(Rows excerpted from a collection)
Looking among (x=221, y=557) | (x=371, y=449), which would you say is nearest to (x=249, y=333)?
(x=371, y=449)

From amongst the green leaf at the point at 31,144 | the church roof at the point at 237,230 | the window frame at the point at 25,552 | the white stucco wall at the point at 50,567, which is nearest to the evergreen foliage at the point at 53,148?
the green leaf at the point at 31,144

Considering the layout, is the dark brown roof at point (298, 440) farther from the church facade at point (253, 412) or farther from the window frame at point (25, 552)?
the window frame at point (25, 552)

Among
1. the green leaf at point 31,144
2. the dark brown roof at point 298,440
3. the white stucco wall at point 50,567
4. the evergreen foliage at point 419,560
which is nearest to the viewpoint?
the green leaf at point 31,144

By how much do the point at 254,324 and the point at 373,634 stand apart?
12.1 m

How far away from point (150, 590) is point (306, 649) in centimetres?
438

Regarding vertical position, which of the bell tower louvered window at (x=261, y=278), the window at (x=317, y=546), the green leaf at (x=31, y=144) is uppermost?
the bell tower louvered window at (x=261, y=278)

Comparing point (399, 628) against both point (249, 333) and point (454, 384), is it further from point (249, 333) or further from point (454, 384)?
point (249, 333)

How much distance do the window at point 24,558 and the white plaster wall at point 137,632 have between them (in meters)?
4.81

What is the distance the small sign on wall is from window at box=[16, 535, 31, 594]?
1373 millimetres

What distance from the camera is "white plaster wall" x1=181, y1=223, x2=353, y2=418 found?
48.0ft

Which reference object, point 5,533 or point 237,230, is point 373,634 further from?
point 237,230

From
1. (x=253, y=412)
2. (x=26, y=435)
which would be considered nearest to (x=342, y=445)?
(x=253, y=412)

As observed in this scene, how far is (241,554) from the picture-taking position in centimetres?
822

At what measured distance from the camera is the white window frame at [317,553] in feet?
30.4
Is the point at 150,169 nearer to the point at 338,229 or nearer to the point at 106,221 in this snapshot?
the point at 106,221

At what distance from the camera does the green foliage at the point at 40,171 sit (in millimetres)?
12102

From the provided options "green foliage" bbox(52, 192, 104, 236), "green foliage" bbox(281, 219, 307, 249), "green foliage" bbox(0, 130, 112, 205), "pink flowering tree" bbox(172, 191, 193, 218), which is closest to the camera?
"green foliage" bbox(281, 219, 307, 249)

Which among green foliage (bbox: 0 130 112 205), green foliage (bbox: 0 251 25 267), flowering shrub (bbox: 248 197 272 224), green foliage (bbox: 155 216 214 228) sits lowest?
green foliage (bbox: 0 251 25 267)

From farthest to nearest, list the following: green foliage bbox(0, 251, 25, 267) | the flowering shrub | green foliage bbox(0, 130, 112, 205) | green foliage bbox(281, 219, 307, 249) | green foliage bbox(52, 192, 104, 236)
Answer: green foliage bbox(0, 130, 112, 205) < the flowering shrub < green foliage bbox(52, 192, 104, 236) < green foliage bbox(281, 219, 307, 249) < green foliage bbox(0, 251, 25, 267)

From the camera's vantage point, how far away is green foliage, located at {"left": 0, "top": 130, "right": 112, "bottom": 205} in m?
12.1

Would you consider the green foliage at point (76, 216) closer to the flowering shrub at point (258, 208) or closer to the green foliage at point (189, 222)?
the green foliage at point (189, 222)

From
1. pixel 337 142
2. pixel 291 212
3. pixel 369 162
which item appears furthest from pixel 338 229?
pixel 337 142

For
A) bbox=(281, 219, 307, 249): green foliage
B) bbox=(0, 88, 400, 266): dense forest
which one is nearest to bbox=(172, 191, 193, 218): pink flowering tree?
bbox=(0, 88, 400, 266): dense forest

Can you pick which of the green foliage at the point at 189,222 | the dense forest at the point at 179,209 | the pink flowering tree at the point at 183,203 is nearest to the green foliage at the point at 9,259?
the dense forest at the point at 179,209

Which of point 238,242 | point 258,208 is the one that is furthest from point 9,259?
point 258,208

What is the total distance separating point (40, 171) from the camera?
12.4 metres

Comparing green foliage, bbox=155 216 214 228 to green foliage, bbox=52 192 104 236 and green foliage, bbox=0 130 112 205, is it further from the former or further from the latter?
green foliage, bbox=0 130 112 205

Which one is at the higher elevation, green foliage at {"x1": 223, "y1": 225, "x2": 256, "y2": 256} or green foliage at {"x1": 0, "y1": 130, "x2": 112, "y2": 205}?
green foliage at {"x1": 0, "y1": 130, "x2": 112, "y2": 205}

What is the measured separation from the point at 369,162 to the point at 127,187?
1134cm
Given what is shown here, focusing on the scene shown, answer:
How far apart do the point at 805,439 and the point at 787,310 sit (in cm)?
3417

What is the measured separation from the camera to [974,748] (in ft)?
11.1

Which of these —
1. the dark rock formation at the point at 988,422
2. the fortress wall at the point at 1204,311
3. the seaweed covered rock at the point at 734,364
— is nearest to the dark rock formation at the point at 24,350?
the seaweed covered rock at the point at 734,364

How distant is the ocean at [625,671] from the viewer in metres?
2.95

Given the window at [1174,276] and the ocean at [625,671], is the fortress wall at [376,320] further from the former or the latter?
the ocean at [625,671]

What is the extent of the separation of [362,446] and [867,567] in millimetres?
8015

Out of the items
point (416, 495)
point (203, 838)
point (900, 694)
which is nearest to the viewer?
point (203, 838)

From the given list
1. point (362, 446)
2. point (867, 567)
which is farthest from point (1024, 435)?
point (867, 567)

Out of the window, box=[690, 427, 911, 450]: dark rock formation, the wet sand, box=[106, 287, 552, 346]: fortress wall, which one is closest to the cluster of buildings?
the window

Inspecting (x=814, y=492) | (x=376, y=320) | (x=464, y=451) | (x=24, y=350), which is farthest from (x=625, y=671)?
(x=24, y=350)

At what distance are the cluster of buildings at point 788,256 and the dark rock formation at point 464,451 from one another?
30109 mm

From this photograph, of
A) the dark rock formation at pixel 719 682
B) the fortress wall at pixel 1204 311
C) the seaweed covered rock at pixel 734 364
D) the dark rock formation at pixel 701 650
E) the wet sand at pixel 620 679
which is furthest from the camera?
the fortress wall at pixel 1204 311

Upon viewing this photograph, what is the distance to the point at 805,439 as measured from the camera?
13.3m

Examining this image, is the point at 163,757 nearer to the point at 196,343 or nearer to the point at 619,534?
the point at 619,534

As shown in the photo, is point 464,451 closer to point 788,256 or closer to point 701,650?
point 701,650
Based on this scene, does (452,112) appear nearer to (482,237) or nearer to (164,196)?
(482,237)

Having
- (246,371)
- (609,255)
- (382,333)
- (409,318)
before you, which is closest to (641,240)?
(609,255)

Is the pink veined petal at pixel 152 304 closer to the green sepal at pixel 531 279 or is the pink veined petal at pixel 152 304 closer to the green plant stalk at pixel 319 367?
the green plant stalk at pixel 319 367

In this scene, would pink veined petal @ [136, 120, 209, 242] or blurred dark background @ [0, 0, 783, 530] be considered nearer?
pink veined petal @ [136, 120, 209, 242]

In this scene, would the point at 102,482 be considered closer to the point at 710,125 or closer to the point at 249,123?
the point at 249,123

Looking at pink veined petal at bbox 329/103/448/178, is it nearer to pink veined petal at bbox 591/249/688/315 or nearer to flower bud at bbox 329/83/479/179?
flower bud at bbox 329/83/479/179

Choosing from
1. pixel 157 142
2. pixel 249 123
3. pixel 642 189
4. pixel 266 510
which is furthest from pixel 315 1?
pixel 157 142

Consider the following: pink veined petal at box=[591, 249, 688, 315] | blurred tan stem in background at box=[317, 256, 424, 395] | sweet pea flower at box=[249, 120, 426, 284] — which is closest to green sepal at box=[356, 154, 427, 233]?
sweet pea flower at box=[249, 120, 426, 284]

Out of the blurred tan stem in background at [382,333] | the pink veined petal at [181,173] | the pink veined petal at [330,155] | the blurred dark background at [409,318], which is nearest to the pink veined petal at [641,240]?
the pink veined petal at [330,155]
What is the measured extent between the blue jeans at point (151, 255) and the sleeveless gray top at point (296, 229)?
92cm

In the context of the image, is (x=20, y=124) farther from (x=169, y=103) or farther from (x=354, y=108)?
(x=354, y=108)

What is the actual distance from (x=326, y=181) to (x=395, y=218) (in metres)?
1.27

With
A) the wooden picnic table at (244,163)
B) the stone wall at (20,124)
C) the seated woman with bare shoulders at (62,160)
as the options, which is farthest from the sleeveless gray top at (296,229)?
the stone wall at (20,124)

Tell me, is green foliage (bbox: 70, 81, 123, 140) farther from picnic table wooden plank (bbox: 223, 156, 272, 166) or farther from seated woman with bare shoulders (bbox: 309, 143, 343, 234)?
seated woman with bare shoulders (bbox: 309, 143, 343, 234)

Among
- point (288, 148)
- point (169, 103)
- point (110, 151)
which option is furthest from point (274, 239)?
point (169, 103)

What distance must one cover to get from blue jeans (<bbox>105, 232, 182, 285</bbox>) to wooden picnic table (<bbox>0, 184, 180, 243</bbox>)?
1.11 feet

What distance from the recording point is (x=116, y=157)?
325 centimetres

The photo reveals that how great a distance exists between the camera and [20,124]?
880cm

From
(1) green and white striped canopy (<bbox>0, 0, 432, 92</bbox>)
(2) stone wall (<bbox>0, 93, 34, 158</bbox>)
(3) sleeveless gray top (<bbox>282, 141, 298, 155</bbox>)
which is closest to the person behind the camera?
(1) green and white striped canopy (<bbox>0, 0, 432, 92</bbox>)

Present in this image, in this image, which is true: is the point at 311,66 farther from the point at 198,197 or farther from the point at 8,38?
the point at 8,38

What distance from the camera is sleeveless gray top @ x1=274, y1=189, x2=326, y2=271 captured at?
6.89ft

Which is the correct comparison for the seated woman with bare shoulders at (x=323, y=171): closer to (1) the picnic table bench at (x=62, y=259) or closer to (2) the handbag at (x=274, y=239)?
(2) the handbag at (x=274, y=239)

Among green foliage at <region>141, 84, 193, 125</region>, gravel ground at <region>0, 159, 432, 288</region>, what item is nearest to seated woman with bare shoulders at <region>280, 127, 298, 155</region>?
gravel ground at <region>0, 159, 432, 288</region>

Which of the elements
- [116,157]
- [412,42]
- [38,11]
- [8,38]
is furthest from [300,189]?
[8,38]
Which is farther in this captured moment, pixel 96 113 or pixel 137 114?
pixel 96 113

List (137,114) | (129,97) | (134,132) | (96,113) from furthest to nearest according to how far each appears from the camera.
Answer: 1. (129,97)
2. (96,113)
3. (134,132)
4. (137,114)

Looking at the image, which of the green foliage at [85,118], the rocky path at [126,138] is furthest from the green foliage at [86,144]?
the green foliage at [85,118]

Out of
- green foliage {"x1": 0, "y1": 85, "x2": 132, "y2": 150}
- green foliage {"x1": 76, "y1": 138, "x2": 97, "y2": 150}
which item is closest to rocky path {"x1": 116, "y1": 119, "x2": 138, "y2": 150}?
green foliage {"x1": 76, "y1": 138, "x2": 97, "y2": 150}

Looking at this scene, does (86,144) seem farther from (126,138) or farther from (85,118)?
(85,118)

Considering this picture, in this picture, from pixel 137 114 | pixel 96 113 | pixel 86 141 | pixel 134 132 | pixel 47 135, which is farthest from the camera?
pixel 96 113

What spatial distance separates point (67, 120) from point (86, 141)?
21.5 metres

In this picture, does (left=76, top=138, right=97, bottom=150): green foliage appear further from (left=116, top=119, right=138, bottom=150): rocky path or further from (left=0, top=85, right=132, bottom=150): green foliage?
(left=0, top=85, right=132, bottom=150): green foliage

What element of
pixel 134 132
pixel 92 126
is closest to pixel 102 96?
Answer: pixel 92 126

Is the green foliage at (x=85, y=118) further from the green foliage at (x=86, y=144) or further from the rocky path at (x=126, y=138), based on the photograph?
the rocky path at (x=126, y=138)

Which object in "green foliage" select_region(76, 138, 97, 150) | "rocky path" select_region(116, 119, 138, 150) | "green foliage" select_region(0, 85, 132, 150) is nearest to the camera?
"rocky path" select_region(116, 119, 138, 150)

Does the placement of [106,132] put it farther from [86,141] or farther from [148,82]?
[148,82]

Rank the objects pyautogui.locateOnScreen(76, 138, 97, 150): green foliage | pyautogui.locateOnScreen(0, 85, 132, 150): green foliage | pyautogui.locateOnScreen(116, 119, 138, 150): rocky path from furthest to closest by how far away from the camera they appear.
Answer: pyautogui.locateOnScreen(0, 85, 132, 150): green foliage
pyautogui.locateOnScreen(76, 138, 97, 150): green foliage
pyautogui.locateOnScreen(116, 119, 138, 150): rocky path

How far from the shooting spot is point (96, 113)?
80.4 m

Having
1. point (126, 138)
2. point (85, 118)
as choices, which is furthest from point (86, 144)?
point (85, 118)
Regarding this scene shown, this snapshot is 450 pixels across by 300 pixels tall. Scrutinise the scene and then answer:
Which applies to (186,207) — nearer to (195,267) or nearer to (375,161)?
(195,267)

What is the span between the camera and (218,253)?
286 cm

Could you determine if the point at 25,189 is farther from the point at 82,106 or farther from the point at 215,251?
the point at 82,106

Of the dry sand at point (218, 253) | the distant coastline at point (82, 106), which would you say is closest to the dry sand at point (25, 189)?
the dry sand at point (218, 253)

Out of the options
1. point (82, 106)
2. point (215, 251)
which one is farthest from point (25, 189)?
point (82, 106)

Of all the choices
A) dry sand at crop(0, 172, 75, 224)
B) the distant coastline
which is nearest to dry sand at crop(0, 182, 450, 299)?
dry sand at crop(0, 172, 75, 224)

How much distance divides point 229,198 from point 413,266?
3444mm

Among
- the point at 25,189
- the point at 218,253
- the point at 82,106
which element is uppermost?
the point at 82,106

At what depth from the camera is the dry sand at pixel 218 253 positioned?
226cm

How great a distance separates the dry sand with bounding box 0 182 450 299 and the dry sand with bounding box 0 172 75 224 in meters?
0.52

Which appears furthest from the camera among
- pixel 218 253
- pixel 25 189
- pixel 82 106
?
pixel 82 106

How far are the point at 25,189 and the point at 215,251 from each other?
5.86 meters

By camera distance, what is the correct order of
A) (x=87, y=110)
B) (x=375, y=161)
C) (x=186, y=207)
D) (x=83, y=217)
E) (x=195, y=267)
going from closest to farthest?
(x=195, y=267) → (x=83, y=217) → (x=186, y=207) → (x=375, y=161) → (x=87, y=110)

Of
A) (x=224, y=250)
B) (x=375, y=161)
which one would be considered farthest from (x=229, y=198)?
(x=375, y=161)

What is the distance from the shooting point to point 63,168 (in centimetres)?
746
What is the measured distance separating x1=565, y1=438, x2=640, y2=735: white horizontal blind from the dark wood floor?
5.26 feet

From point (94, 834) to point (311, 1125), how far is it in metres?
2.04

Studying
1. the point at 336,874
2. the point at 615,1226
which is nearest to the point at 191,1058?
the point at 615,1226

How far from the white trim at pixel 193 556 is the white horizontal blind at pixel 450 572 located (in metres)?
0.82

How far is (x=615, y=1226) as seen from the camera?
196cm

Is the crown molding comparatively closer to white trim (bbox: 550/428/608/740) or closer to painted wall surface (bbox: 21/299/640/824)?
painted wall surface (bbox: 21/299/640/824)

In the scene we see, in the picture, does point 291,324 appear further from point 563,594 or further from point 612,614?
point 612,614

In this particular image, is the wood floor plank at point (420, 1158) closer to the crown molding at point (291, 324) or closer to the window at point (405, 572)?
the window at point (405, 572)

## Problem statement
Copy the rows word for word, starting with the line that contains "At what depth" and continuing through the last line of the rows, with both of those lines included.

## Response to the exercise
At what depth from the camera is the dry sand at pixel 218 253 positioned?
226cm

How great a distance separates the dry sand with bounding box 0 182 450 299 and the dry sand with bounding box 0 172 75 224 in meters?
0.52

Which appears furthest from the camera among
- pixel 218 253
- pixel 25 189
- pixel 82 106
?
pixel 82 106

How far are the point at 25,189 and the point at 215,251 from each other?
5.86 meters

By camera distance, what is the correct order of
A) (x=87, y=110)
B) (x=375, y=161)
C) (x=186, y=207)
D) (x=83, y=217)
E) (x=195, y=267)
going from closest to farthest?
(x=195, y=267) → (x=83, y=217) → (x=186, y=207) → (x=375, y=161) → (x=87, y=110)

Of
A) (x=224, y=250)
B) (x=375, y=161)
which one would be considered farthest from (x=229, y=198)?
(x=375, y=161)

What is the distance from the shooting point to point 63,168 (in centimetres)?
746
What is the measured distance separating x1=565, y1=438, x2=640, y2=735: white horizontal blind from the dark wood floor?
5.26 feet

From point (94, 834) to point (311, 1125), how far is it in metres?
2.04

Studying
1. the point at 336,874
2. the point at 615,1226
which is nearest to the point at 191,1058?
the point at 615,1226

How far from the white trim at pixel 193 556 is the white horizontal blind at pixel 450 572 located (in metres)?
0.82

How far is (x=615, y=1226) as seen from the camera?
196cm

Is the crown molding comparatively closer to white trim (bbox: 550/428/608/740) or closer to painted wall surface (bbox: 21/299/640/824)?
painted wall surface (bbox: 21/299/640/824)

In the scene we see, in the picture, does point 291,324 appear further from point 563,594 or further from point 612,614?
point 612,614

In this particular image, is the wood floor plank at point (420, 1158) closer to the crown molding at point (291, 324) or closer to the window at point (405, 572)?
the window at point (405, 572)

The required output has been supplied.